THE RECORDS ->
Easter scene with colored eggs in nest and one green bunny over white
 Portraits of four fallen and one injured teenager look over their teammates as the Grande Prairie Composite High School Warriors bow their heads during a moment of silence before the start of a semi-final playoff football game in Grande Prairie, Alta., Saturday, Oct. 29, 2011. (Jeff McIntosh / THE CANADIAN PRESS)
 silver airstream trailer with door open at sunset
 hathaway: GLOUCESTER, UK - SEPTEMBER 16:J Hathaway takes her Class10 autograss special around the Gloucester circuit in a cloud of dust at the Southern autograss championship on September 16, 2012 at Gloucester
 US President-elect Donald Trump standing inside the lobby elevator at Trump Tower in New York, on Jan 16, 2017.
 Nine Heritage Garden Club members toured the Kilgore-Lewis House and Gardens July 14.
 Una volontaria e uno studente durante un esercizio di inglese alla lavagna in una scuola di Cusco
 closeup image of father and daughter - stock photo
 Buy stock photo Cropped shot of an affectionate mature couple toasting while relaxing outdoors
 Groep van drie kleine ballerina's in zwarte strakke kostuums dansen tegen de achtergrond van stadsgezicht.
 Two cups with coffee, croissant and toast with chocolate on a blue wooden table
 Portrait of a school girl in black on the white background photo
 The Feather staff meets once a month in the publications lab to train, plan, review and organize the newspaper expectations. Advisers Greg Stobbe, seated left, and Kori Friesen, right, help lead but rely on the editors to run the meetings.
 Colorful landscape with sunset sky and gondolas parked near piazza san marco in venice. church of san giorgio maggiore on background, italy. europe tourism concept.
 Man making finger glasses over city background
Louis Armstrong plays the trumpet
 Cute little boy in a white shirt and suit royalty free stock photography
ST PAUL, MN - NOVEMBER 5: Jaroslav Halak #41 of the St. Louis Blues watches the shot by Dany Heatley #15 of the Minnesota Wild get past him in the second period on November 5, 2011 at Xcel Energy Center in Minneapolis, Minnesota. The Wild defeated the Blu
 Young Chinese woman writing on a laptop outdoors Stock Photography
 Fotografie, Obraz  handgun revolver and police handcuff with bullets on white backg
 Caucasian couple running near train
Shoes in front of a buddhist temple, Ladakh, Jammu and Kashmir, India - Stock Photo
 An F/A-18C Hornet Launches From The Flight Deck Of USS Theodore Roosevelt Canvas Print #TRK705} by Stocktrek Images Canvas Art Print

YOUR TASK ->
Repeat all of the entries exactly.

WORKED SOLUTION ->
Easter scene with colored eggs in nest and one green bunny over white
 Portraits of four fallen and one injured teenager look over their teammates as the Grande Prairie Composite High School Warriors bow their heads during a moment of silence before the start of a semi-final playoff football game in Grande Prairie, Alta., Saturday, Oct. 29, 2011. (Jeff McIntosh / THE CANADIAN PRESS)
 silver airstream trailer with door open at sunset
 hathaway: GLOUCESTER, UK - SEPTEMBER 16:J Hathaway takes her Class10 autograss special around the Gloucester circuit in a cloud of dust at the Southern autograss championship on September 16, 2012 at Gloucester
 US President-elect Donald Trump standing inside the lobby elevator at Trump Tower in New York, on Jan 16, 2017.
 Nine Heritage Garden Club members toured the Kilgore-Lewis House and Gardens July 14.
 Una volontaria e uno studente durante un esercizio di inglese alla lavagna in una scuola di Cusco
 closeup image of father and daughter - stock photo
 Buy stock photo Cropped shot of an affectionate mature couple toasting while relaxing outdoors
 Groep van drie kleine ballerina's in zwarte strakke kostuums dansen tegen de achtergrond van stadsgezicht.
 Two cups with coffee, croissant and toast with chocolate on a blue wooden table
 Portrait of a school girl in black on the white background photo
 The Feather staff meets once a month in the publications lab to train, plan, review and organize the newspaper expectations. Advisers Greg Stobbe, seated left, and Kori Friesen, right, help lead but rely on the editors to run the meetings.
 Colorful landscape with sunset sky and gondolas parked near piazza san marco in venice. church of san giorgio maggiore on background, italy. europe tourism concept.
 Man making finger glasses over city background
Louis Armstrong plays the trumpet
 Cute little boy in a white shirt and suit royalty free stock photography
ST PAUL, MN - NOVEMBER 5: Jaroslav Halak #41 of the St. Louis Blues watches the shot by Dany Heatley #15 of the Minnesota Wild get past him in the second period on November 5, 2011 at Xcel Energy Center in Minneapolis, Minnesota. The Wild defeated the Blu
 Young Chinese woman writing on a laptop outdoors Stock Photography
 Fotografie, Obraz  handgun revolver and police handcuff with bullets on white backg
 Caucasian couple running near train
Shoes in front of a buddhist temple, Ladakh, Jammu and Kashmir, India - Stock Photo
 An F/A-18C Hornet Launches From The Flight Deck Of USS Theodore Roosevelt Canvas Print #TRK705} by Stocktrek Images Canvas Art Print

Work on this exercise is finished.